Le président mexicain Andrés Manuel López Obrador propose une refonte radicale de l’appareil électoral du pays, dans une démarche qui, selon les analystes, nuirait à la démocratie et donnerait à son parti un plus grand contrôle sur le système électoral.
Le projet de loi de réforme constitutionnelle proposé, qui sera envoyé au Congrès jeudi, dissoudrait l’Institut national électoral (INE) du pays, qui supervise le déroulement des élections. Si le projet de loi est adopté, l’INE serait remplacé par un organe élu directement moins bien financé.
Le président souhaite également réduire le financement public des partis politiques et assouplir les règles de propagande électorale, ce qui, selon les critiques, serait susceptible de profiter à son parti, Morena.
Depuis son élection en 2018, les détracteurs de López Obrador craignent qu’il ne tente de rester au pouvoir au-delà de la limite d’un mandat de six ans ou de concentrer le pouvoir, bien que le président très populaire ait déclaré qu’il se retirerait en 2024.
« Il cherche à s’assurer qu’il n’a pas à transmettre l’écharpe présidentielle à un président de l’opposition », a déclaré Arturo Sarukhán, ancien ambassadeur du Mexique aux États-Unis.
Les analystes estiment que la réforme, qui réduit également le nombre de législateurs fédéraux et locaux, ne sera probablement pas approuvée dans sa forme actuelle, mais est un signal de ce que le président pourrait essayer de réaliser par d’autres moyens, tels que les budgets, les nominations et la législation secondaire.
Le parti du président et ses partenaires de la coalition ont des majorités dans les deux chambres du congrès et Morena est en passe de détenir plus de la moitié des postes de gouverneur régional d’ici la fin de l’année.
« Il n’y a aucune intention d’imposer un parti unique. Ce que nous voulons, c’est qu’il y ait une authentique et vraie démocratie dans le pays et qu’il soit mis fin à la fraude électorale », a déclaré jeudi López Obrador.
Le Mexique a eu un régime de parti unique pendant plus de 70 ans avant que le parti d’opposition Action nationale (PAN) ne l’emporte en 2000. La crédibilité de l’INE a mis des décennies à se construire et c’est aujourd’hui l’un des les institutions les plus fiables du paysselon l’organisme gouvernemental de statistiques INEGI.

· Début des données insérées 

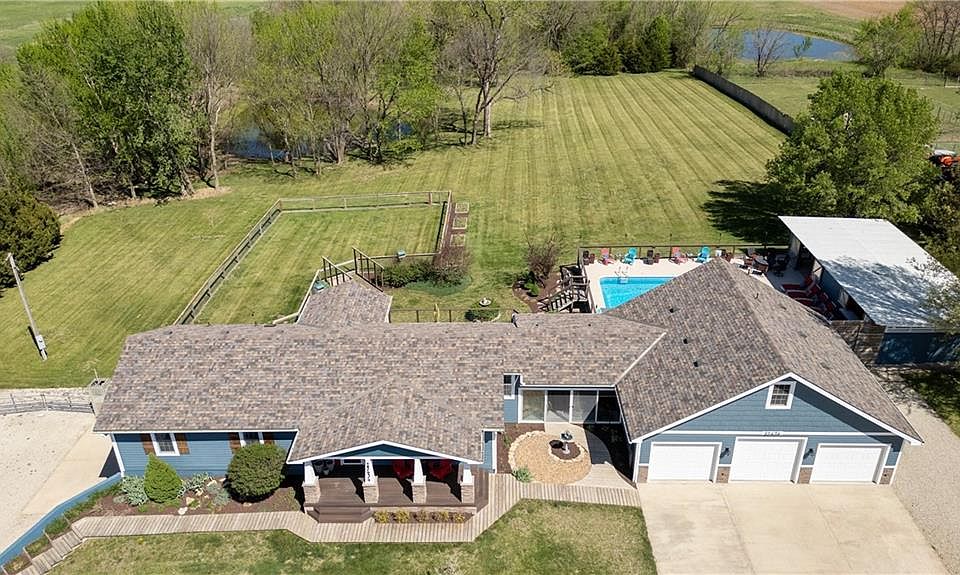 1st image of 25434 183rd St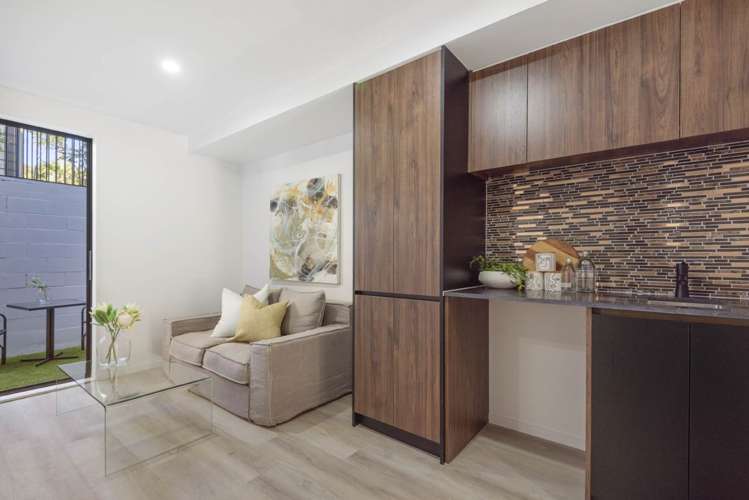 4,5&9/20 Fairview Road Mt Eden_16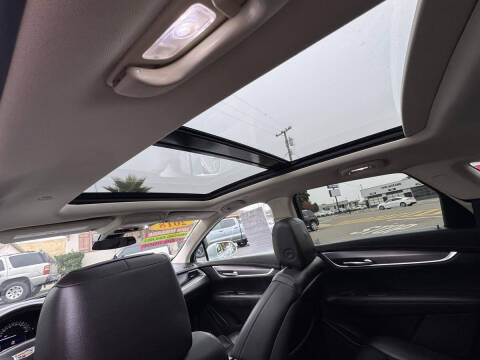 2018 Cadillac XT5 Luxury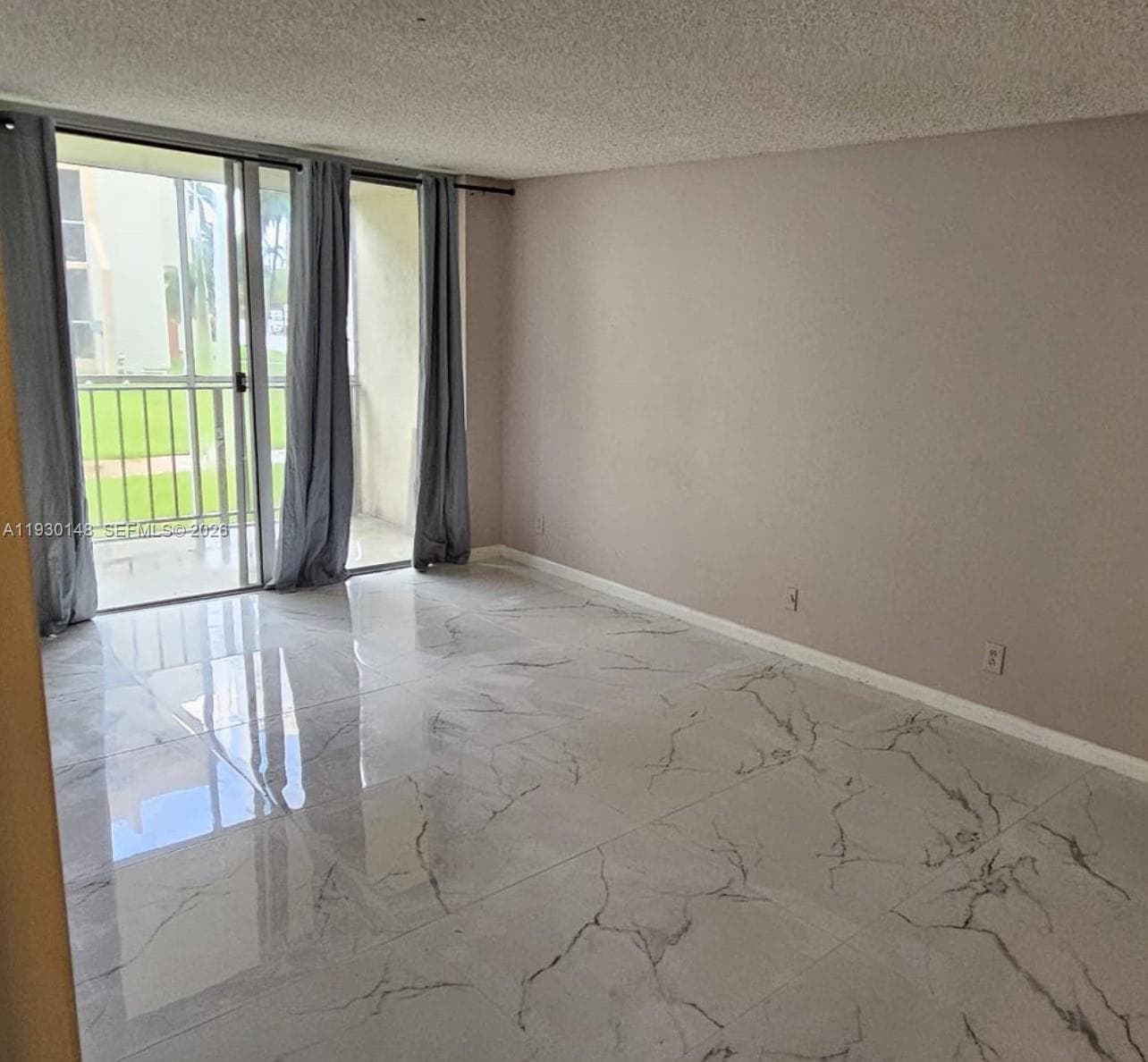 Desoto Condominium · #107 in Hallandale Beach - Photo 2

Les critiques de López Obrador à l’égard de l’autorité électorale remontent à l’élection présidentielle de 2006, lorsqu’il a perdu de justesse et a affirmé qu’il y avait eu fraude.
En présentant la réforme aux médias, le gouvernement a affirmé qu’elle créerait plus d’un milliard de dollars d’économies qui pourraient être consacrées aux programmes sociaux et aux infrastructures.
Selon la proposition, l’INE serait remplacé par l’Institut national des élections et des consultations (INEC). Les membres du conseil d’administration et les magistrats du tribunal électoral seraient choisis par vote populaire.
L’opposition mexicaine a déclaré que la préférence du président pour la démocratie directe, y compris un récent référendum révocatoire sur sa position, profite au titulaire et lui permet de renforcer sa volonté grâce à un faible taux de participation.
Le projet de loi arrive à un moment tendu dans la politique mexicaine, une semaine après que les législateurs ont rejeté une proposition controversée de réforme de l’énergie qui inquiète le secteur privé et le gouvernement américain. Morena a menacé de déposer des plaintes pénales contre les députés de l’opposition qui l’ont rejeté.